Talented Songstress is a Poet at Core
Indianapolis Star News   
Mar 08, '00

by David Lindquist

Fiona Apple gave her second album a 90-word title, which understandably has become known as the abbreviated When the Pawn.

The recording's essence, however, is buried deeper than the title's three-word introduction. "If You Know Where You Stand, Then You Know Where to Land" isn't too much of a mouthful, is it?

Apple stumbles in the public eye every once in a while, but she's on great footing as an artist.

The 22-year-old singer-songwriter spent Tuesday night at the Murat Theatre, where about 1,800 fans showered her with the 21st century diva treatment usually reserved for Tori Amos and Alanis Morissette.

In reality, the poetic lyrics of When the Pawn place Apple at the head of that class with no legitimate contender.

Within the space of a few songs, she nails what it's like to be indecisive, self-punishing, forgiving, sarcastic, nihilistic and even triumphant in rejection.

One suite within Tuesday's performance grouped the songs Paper Bag, Get Gone and Love Ridden.

Paper Bag unfolded as a silky jazz masterpiece, Apple on piano and daydreaming of a boy until "the dove of hope began its downward slope."

The hell-bent Get Gone swirls together virtually every doubtful emotion in a relationship, and Love Ridden relates the unhappy conclusion of such pursuits: "Only kisses from now on, and in a little while we'll only have to wave."

It's something special to catch a musician performing brilliant material from a current release during the early stages of a national tour.

Frankly, it doesn't happen enough in Indianapolis, and until Tuesday, I hadn't experienced it since a 1997 Radiohead date in a different city.

Apple is now more than a week removed from a well-publicized meltdown during a performance in New York City.

She had isolated moments of frowns and less-than-happy fidgeting at the Murat, but Fiona also smiled, hooted in response to silly crowd noise and danced her spasmodic dance.

Dressed in a black drawstring skirt over pants paired with a pink tank top, she stood most at ease during a two-song encore of cover material.

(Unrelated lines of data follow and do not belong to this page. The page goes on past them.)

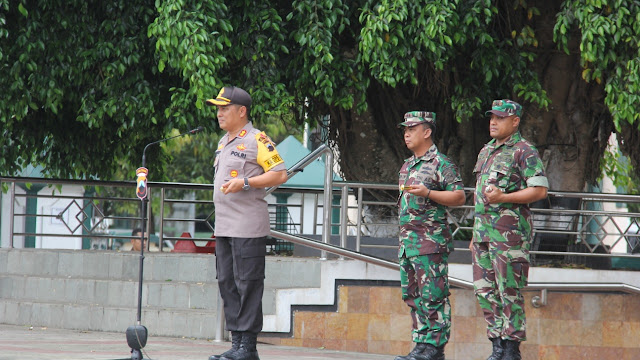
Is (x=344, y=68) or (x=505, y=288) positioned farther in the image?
(x=344, y=68)

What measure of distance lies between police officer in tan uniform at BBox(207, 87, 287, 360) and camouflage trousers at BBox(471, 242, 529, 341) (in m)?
1.58

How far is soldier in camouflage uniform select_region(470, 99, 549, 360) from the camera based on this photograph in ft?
19.8

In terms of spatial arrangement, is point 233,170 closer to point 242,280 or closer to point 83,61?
point 242,280

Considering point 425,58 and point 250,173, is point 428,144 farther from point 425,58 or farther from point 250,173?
point 425,58

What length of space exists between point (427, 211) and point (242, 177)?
1373 millimetres

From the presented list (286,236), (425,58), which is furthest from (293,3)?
(286,236)

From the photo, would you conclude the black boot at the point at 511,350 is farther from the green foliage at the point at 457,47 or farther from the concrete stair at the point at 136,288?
the green foliage at the point at 457,47

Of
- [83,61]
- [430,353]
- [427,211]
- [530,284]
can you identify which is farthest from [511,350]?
[83,61]

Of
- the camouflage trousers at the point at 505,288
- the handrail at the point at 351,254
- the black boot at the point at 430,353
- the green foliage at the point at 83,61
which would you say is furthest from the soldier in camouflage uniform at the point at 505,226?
the green foliage at the point at 83,61

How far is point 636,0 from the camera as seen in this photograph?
8.14 m

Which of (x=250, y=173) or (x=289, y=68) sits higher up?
(x=289, y=68)

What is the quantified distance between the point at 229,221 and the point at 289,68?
4063 millimetres

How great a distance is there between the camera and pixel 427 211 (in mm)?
6273

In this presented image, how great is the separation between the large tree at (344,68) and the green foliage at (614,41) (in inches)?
0.7
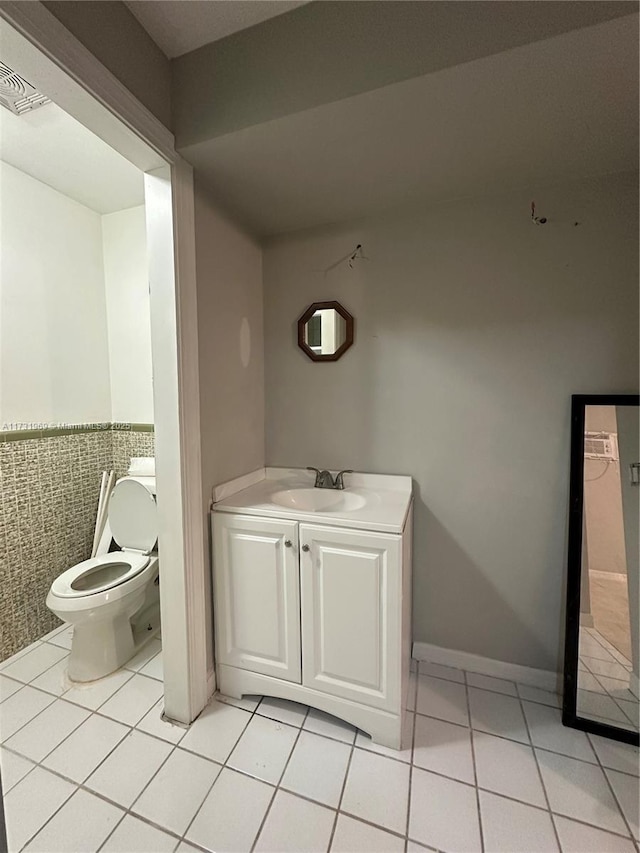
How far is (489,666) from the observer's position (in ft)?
5.25

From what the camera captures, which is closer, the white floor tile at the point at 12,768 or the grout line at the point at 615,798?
the grout line at the point at 615,798

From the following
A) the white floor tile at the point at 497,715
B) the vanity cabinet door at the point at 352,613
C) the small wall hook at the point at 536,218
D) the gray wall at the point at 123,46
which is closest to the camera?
the gray wall at the point at 123,46

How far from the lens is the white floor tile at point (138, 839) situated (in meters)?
0.98

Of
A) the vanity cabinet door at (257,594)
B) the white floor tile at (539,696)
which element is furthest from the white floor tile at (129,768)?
the white floor tile at (539,696)

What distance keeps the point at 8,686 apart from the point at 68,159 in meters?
2.41

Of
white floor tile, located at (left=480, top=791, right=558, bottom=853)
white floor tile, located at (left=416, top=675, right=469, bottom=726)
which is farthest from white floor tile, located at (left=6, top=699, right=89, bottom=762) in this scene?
white floor tile, located at (left=480, top=791, right=558, bottom=853)

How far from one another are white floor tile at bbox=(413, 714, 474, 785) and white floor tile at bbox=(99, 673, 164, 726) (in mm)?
1055

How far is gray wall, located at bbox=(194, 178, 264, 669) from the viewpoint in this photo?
1419mm

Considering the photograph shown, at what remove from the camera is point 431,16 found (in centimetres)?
93

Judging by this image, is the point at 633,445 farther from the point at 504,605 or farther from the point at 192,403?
the point at 192,403

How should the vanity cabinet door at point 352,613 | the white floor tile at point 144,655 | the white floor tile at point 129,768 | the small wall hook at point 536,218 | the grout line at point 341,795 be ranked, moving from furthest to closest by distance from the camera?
the white floor tile at point 144,655 < the small wall hook at point 536,218 < the vanity cabinet door at point 352,613 < the white floor tile at point 129,768 < the grout line at point 341,795

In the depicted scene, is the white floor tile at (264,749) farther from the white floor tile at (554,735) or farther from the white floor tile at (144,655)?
the white floor tile at (554,735)

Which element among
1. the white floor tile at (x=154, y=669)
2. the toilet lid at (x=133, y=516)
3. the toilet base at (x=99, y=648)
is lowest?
the white floor tile at (x=154, y=669)

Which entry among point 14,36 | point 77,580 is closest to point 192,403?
point 14,36
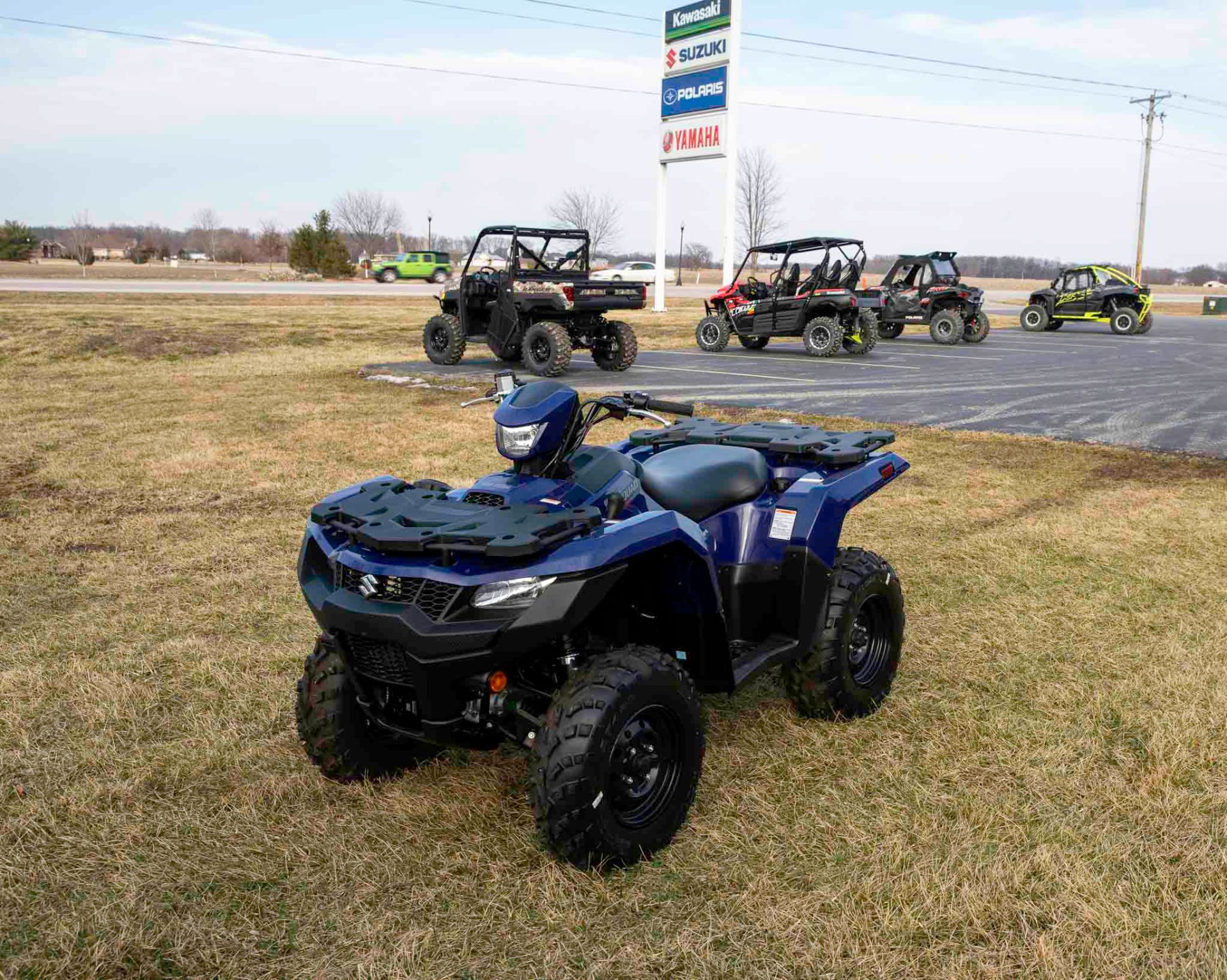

Apple paid tribute to Indiana native Cole Porter by singing Just One of Those Things to a vintage recorded track and wrapped her evening by jamming with her five-member band on Bill Withers' Kissing My Love.

Remember that the soulful-voiced, highly imaginative Apple is younger (and always will be) than some of those multiplatinum Backstreet Boys coming to town later this week.

She deserves to feel good about where she stands and to worry less about potential landings.